Sistema dei visti e garanzie a protezione dei dati

Sistema dei visti  e garanzie a protezione dei dati

Il Garante chiede accessi selettivi alla banca dati del VIS e controlli periodici

 
Il Garante ha approvato lo schema di decreto interministeriale per l’attuazione del Sistema di Informazione Visti (VIS) con il quale si rende operativo, sulla base di una Decisione del Consiglio dell’UE, lo scambio di dati relativi alle domande di visto tra gli Stati membri. Lo schema di decreto designa il Garante per la protezione dati quale Autorità di controllo nazionale sul sistema VIS.
 
Il Sistema di Informazione Visti si compone di un Sistema di informazione centrale (CS-VIS) che comunica con punti di collegamento presenti in ciascuno degli Stati membri (N-VIS presso il Ministero degli Esteri e I-VIS presso il Ministero dell’Interno). I flussi informativi  tra il CS-VIS e i soggetti che necessitano di poter disporre dei dati (ministeri competenti, Polizia di Stato, Polizia di frontiera) vengono realizzati attraverso un sistema denominato FEVIS. Nel data base VIS sono contenuti, in particolare, i dati personali dei soggetti che fanno richiesta di rilascio del visto (sia alfanumerici, sia biometrici, come volto e impronte) e le annotazioni concernenti il visto richiesto e le operazioni eseguite.
 
Il Sistema di Informazione Visti ha anche la funzione di facilitare i controlli ai valichi di frontiera, di agevolare l’iter delle domande d’asilo presentate da cittadini di Paesi terzi, di concorrere alla prevenzione di minacce alla sicurezza degli Stati membri.
 
Nel dare parere favorevole sullo schema di decreto, l’Autorità ha invitato il Ministero ad adottare alcune specifiche misure a tutela delle persone.

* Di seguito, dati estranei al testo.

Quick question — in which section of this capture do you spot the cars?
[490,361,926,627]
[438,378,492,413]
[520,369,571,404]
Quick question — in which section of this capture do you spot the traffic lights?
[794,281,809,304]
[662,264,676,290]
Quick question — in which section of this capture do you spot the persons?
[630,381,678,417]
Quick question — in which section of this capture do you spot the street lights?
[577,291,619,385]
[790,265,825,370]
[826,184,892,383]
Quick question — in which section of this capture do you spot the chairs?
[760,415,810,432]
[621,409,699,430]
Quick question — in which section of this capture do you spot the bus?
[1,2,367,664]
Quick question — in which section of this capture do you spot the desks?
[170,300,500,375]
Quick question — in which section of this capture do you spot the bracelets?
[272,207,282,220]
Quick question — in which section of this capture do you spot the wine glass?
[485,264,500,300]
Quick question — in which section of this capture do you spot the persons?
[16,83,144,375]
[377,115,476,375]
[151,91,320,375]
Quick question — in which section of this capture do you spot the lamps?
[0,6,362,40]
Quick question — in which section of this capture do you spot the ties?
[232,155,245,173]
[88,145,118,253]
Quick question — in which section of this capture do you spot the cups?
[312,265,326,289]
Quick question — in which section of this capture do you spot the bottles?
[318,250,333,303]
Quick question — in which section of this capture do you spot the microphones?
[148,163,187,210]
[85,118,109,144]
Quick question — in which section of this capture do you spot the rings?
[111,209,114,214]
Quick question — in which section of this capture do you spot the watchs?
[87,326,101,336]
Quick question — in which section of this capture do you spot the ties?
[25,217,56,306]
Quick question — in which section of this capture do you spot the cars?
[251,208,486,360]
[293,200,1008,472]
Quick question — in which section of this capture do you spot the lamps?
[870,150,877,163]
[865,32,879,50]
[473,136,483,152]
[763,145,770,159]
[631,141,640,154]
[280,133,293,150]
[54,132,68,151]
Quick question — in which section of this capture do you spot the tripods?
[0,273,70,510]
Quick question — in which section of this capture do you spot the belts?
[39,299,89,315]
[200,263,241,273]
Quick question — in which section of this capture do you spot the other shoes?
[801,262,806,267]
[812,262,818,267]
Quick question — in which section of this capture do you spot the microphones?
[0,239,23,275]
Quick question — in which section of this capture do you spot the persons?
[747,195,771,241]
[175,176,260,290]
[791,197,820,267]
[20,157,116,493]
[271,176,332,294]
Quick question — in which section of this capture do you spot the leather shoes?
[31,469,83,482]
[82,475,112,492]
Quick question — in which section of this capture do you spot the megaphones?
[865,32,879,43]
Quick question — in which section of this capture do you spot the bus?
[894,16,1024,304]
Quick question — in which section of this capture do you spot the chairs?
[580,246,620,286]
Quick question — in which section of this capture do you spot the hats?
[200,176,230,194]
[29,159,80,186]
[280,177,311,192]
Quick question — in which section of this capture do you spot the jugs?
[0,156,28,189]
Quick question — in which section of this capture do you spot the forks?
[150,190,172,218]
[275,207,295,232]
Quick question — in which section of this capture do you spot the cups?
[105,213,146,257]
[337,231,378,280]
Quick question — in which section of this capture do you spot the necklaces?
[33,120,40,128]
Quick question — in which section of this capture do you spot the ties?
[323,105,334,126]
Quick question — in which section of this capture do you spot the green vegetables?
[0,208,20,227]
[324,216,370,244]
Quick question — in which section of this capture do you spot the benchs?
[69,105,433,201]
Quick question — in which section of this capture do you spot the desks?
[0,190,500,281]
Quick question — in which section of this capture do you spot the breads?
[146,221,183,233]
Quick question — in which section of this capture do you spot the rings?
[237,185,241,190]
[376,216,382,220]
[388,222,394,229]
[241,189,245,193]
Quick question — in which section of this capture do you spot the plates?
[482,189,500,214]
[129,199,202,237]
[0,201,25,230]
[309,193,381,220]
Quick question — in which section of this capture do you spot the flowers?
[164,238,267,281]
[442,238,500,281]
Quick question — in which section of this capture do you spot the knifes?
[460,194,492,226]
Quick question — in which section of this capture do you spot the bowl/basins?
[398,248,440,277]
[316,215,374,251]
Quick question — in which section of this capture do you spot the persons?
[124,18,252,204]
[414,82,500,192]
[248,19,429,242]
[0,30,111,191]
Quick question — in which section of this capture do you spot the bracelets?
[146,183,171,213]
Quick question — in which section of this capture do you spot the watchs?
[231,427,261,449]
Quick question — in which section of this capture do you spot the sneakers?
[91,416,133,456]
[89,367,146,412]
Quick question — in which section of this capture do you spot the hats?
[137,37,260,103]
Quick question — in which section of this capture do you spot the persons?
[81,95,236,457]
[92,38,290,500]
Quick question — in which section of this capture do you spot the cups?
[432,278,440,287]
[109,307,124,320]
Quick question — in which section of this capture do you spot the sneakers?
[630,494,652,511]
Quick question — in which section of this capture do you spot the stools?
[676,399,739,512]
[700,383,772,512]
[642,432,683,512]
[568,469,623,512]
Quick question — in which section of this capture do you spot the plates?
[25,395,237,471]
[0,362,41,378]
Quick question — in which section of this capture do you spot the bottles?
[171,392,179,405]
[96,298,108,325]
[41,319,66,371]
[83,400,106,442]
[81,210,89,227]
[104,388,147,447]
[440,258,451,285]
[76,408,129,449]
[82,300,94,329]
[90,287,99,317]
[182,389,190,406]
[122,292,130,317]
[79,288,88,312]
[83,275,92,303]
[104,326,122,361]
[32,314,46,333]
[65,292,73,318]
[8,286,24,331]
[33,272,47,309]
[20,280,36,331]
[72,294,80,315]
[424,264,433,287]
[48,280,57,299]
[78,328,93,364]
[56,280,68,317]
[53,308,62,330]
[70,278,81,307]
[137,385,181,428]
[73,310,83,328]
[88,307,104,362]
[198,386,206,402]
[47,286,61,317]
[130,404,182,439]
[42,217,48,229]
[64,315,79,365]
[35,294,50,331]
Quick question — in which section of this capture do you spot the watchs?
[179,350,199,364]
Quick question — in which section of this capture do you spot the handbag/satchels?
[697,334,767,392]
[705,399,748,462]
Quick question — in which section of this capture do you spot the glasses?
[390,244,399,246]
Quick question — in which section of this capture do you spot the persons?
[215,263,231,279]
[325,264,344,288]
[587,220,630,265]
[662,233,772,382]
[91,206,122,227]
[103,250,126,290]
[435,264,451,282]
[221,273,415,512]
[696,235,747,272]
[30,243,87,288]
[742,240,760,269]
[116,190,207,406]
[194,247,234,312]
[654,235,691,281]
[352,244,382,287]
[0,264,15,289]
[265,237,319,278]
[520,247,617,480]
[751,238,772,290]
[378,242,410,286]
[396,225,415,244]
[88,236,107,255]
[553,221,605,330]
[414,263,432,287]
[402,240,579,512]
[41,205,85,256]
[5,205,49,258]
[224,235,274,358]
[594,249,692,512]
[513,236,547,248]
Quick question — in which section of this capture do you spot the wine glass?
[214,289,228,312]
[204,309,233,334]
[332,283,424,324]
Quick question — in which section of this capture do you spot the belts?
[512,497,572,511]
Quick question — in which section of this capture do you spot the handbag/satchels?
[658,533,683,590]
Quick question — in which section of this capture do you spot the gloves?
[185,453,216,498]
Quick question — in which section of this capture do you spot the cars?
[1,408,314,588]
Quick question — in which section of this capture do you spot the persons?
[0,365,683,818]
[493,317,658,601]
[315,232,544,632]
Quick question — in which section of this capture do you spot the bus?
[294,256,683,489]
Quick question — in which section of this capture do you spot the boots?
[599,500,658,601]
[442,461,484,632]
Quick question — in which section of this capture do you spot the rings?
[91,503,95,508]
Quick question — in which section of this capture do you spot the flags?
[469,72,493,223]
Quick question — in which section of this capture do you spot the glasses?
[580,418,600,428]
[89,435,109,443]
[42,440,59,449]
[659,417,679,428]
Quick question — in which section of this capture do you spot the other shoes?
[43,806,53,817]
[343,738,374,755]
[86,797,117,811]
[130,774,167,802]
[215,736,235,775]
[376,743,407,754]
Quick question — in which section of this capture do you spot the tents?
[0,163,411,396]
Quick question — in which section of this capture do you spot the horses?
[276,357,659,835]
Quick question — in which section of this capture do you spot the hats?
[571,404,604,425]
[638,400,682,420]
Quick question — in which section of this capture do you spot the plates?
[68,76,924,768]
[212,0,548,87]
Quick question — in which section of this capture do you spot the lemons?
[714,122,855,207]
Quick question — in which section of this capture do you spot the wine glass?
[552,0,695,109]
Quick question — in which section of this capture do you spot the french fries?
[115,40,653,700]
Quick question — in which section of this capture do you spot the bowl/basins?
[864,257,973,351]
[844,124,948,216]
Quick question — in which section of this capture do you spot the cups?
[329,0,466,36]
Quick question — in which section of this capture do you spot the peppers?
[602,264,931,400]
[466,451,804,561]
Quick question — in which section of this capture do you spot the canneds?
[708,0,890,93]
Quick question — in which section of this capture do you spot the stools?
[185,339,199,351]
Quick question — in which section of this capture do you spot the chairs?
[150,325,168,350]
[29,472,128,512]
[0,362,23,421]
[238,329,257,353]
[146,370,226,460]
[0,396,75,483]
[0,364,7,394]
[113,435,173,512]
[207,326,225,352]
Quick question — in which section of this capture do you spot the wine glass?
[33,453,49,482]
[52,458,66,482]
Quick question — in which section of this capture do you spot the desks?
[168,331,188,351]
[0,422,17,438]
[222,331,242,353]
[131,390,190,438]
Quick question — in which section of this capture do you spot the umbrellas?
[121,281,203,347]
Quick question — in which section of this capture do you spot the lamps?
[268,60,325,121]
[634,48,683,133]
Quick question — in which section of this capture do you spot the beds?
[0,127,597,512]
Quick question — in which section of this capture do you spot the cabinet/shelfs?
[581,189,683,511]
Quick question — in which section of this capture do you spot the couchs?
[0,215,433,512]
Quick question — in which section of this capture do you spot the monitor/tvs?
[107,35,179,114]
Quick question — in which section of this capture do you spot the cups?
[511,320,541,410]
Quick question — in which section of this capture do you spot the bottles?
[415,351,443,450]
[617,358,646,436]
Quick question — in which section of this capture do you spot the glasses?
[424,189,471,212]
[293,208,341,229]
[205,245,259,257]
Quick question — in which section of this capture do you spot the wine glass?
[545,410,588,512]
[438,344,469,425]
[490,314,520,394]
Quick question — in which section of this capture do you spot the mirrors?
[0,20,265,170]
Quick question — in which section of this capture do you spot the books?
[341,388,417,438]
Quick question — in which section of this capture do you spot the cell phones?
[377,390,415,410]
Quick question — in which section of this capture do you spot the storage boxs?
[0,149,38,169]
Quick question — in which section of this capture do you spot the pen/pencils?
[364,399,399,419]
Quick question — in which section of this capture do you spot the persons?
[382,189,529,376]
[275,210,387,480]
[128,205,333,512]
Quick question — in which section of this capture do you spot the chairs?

Il Ministero degli Affari Esteri dovrà innanzitutto assicurarsi che regole e procedure di ingresso al sistema siano tali da consentire l’accesso selettivo ai soli dati pertinenti e necessari, limitando a casi specifici la possibilità di conservazione.
 
L’Autorità ha inoltre raccomandato alle Amministrazioni interessate di attribuire al sistema FEVIS un ruolo di semplice interfaccia, escludendo ogni forma di memorizzazione locale dei dati in transito, garantendo che la consultazione dei relativi log sia svolta da un numero ristretto di incaricati e che la loro conservazione sia priva di riferimenti ai dati personali raccolti. Periodiche attività di auditing interne dovranno essere svolte sugli accessi anche al fine di isolare anomalie di funzionamento. Lo stesso Garante effettuerà verifiche con cadenza annuale. I report svolti sulle attività VIS dovranno avere carattere statistico e contenere dati nella sola forma aggregata.